文書抜粋 →
________________________________________
第796回:トーヨーの最新スタッドレスタイヤ「オブザーブ ギズ3」の実力をひと足先に試す
2024.07.11 エディターから一言![]() |
トーヨータイヤが2024年7月11日に発表した乗用車用スタッドレスタイヤの新製品「OBSERVE GIZ(オブザーブ ギズ)3」は、従来製品「オブザーブ ギズ2」の22%アップとなる氷上制動性能が自慢。早速その効きをチェックした。
![]() |
![]() |
![]() |
2020年に登場したオブザーブ ギズ2の後継タイヤ
トーヨータイヤの乗用車用主力スタッドレスタイヤ、ギズシリーズは2014年に初代モデル「オブザーブ ガリット ギズ」が、2020年に第2世代のオブザーブ ギズ2が登場。その名称からもわかるように、今回発表されたギズ3が第3世代となる。
________________________________________
演習課題 →
**A)** 次の(i)〜(iii)の記述が上の文書抜粋の内容と一致するかどうかを、それぞれ「はい」または「いいえ」で答え、判断の根拠となる箇所を原文のまま引用してください。(i) ギズ3の氷上制動性能は、ギズ2と比べて22%向上している。(ii) ギズシリーズの初代モデルは2020年に登場した。(iii) 今回発表されたギズ3は、シリーズの第3世代にあたる。
**B)** 上の文書抜粋によると、トーヨータイヤが「OBSERVE GIZ3」を発表したのは何年何月何日ですか。
________________________________________
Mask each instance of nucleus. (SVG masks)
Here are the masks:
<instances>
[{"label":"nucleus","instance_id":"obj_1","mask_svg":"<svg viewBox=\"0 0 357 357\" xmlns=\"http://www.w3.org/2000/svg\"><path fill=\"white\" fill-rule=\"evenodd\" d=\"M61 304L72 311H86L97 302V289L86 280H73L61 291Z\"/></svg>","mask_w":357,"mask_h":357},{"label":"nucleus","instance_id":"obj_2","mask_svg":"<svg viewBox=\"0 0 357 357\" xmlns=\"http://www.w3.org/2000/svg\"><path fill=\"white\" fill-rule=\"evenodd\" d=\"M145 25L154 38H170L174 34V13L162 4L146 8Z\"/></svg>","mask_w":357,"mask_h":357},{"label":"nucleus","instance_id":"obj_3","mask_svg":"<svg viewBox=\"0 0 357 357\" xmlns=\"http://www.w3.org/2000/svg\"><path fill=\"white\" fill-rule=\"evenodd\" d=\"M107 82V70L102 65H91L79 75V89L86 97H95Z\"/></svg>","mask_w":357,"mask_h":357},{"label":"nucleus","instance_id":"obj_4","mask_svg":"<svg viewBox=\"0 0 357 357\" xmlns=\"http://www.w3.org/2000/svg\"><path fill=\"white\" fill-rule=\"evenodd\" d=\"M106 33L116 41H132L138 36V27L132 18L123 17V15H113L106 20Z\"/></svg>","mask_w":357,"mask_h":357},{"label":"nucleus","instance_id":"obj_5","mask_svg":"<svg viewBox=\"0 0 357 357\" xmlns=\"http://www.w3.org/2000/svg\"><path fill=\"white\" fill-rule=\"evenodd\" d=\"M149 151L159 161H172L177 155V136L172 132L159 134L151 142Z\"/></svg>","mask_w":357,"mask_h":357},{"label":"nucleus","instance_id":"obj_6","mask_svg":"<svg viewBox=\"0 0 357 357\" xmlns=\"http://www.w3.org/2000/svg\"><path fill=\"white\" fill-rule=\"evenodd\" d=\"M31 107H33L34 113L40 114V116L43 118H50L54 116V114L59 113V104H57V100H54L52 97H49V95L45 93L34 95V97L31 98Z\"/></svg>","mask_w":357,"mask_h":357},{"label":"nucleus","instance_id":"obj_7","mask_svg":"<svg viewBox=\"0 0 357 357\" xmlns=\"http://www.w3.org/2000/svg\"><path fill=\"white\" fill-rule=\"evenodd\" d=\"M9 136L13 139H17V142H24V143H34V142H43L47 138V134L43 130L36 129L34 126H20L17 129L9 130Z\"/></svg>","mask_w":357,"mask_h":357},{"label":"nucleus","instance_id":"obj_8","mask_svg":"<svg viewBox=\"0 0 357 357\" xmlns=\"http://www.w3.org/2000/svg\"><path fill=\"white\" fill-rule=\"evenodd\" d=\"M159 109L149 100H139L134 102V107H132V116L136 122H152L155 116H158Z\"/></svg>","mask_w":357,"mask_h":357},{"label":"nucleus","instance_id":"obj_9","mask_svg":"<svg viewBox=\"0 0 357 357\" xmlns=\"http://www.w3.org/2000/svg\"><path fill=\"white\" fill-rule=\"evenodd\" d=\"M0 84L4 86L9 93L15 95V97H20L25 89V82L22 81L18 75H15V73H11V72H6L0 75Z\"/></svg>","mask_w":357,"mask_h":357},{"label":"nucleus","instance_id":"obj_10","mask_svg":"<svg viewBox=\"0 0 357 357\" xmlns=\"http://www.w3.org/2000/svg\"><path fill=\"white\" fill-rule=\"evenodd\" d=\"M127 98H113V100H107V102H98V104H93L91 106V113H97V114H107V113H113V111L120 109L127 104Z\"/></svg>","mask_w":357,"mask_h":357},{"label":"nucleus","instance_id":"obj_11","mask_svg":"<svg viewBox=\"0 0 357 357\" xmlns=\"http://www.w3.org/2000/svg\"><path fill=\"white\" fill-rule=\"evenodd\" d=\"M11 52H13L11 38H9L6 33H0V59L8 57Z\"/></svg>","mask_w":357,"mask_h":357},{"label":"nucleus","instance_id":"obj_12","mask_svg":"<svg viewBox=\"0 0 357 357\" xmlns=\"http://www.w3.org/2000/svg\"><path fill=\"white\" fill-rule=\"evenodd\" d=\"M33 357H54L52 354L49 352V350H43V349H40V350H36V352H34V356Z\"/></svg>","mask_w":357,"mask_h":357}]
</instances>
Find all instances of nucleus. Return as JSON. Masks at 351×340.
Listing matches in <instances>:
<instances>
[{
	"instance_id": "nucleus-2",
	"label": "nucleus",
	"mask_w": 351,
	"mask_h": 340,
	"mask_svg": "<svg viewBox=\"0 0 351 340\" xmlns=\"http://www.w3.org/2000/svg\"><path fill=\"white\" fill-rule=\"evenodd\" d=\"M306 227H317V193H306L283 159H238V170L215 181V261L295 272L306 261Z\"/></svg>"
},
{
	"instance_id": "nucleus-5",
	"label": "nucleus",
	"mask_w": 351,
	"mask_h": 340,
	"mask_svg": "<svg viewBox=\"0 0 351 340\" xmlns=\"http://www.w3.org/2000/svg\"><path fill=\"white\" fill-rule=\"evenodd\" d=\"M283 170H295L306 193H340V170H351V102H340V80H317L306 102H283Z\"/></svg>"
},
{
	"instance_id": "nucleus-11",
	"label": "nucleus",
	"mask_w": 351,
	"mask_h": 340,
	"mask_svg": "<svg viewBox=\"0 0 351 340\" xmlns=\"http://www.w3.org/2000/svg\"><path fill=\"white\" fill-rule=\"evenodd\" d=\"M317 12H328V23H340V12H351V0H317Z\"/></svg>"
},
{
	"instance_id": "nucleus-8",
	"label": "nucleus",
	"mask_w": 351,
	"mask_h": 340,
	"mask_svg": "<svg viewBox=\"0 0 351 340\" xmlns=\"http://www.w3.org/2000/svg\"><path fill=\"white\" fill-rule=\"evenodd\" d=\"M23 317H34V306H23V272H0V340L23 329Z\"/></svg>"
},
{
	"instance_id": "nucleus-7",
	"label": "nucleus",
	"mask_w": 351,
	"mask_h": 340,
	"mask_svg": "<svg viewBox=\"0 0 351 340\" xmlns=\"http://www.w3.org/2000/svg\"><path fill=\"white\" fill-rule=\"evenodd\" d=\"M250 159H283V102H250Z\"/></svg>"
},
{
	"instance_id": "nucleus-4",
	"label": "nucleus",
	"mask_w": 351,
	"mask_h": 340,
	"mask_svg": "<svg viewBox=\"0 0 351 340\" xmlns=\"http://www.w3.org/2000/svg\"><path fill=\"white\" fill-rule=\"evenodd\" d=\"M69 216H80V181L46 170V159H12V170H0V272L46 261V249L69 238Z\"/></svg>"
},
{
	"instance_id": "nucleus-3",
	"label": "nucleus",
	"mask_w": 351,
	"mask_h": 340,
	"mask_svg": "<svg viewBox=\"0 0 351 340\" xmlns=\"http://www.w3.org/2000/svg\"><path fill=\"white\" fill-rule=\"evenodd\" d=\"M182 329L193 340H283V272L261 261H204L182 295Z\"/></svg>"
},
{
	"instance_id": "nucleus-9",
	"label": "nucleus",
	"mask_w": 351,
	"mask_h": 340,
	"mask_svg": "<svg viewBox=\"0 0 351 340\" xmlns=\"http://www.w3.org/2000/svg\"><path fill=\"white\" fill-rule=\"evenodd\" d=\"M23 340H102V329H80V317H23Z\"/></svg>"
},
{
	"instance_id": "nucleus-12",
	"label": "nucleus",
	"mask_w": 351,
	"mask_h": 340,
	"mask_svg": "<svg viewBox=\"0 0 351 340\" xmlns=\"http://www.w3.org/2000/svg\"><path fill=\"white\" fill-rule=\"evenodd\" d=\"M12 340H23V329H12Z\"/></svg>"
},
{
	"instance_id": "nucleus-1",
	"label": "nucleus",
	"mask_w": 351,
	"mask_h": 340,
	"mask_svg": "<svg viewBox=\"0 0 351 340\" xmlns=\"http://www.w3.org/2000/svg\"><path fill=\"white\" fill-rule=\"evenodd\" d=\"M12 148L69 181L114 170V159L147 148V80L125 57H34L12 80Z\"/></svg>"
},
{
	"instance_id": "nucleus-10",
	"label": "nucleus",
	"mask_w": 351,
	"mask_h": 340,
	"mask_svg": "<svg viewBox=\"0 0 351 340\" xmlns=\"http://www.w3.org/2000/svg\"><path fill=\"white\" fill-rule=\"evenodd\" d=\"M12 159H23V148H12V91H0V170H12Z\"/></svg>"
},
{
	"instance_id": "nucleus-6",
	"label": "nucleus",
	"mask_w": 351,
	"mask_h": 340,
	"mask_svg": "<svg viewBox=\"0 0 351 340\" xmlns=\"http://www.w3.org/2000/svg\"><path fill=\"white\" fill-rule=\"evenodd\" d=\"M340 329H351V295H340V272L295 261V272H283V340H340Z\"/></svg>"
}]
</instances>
________________________________________
想定解答 →
**A)**
(i) はい。『従来製品「オブザーブ ギズ2」の22%アップとなる氷上制動性能が自慢』
(ii) いいえ。『ギズシリーズは2014年に初代モデル「オブザーブ ガリット ギズ」が』
(iii) はい。『今回発表されたギズ3が第3世代となる』

**B)** 2024年7月11日です。